> Prompt: The response should consist of every line below, restated exactly, with no pictures.

───── Exercise inputs ─────

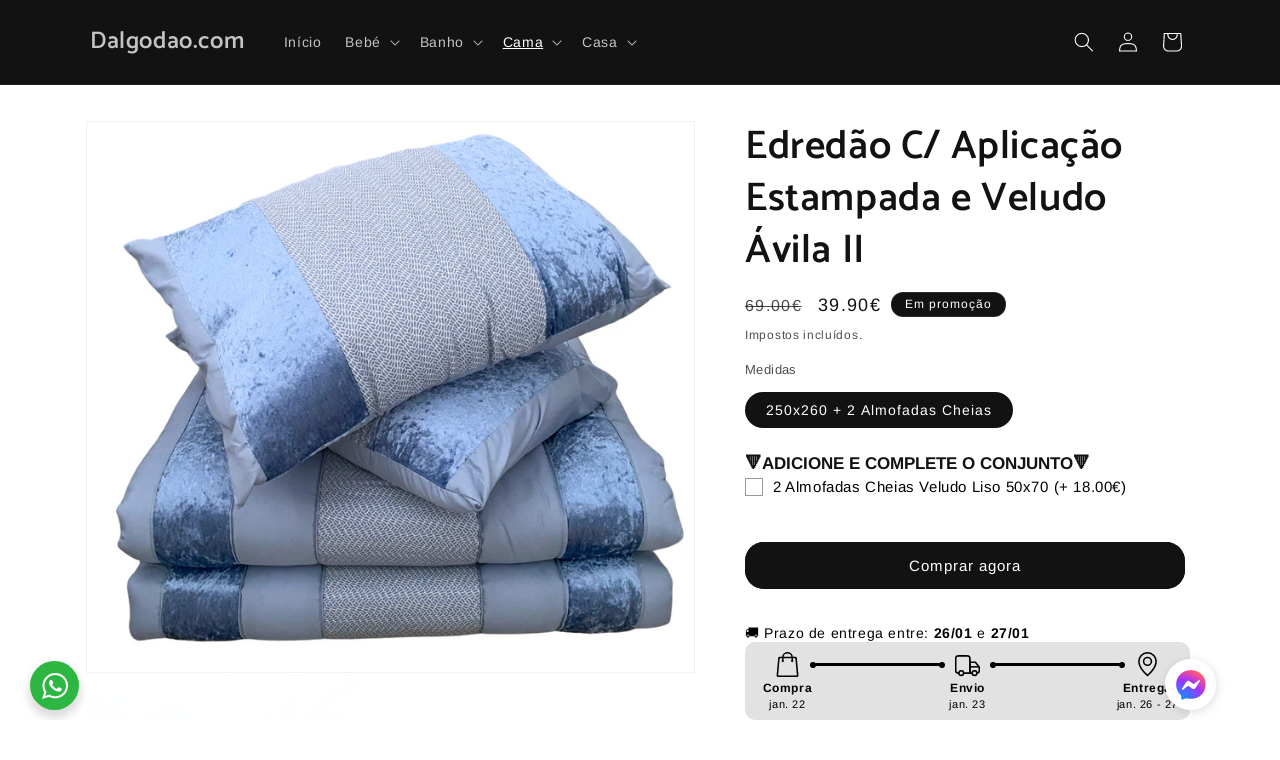

--- FILE ---
content_type: application/javascript; charset=utf-8
request_url: https://geotargetly.co/grsp?id=-N41qDdTeHjlDMInc15t&shop=dalgodao.myshopify.com
body_size: 198
content:
if (typeof georedirect1654683921026loaded === "function") { georedirect1654683921026loaded(); }if (typeof georedirectLoaded !== "undefined" && typeof georedirectLoaded["-N41qDdTeHjlDMInc15t"] === "function") { georedirectLoaded["-N41qDdTeHjlDMInc15t"](); }if (typeof georedirect1654683921026Status === "function") { georedirect1654683921026Status(0); }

─────

> Your response:
--- FILE ---
content_type: application/javascript; charset=utf-8
request_url: https://geotargetly.co/grsp?id=-N41qDdTeHjlDMInc15t&shop=dalgodao.myshopify.com
body_size: 198
content:
if (typeof georedirect1654683921026loaded === "function") { georedirect1654683921026loaded(); }if (typeof georedirectLoaded !== "undefined" && typeof georedirectLoaded["-N41qDdTeHjlDMInc15t"] === "function") { georedirectLoaded["-N41qDdTeHjlDMInc15t"](); }if (typeof georedirect1654683921026Status === "function") { georedirect1654683921026Status(0); }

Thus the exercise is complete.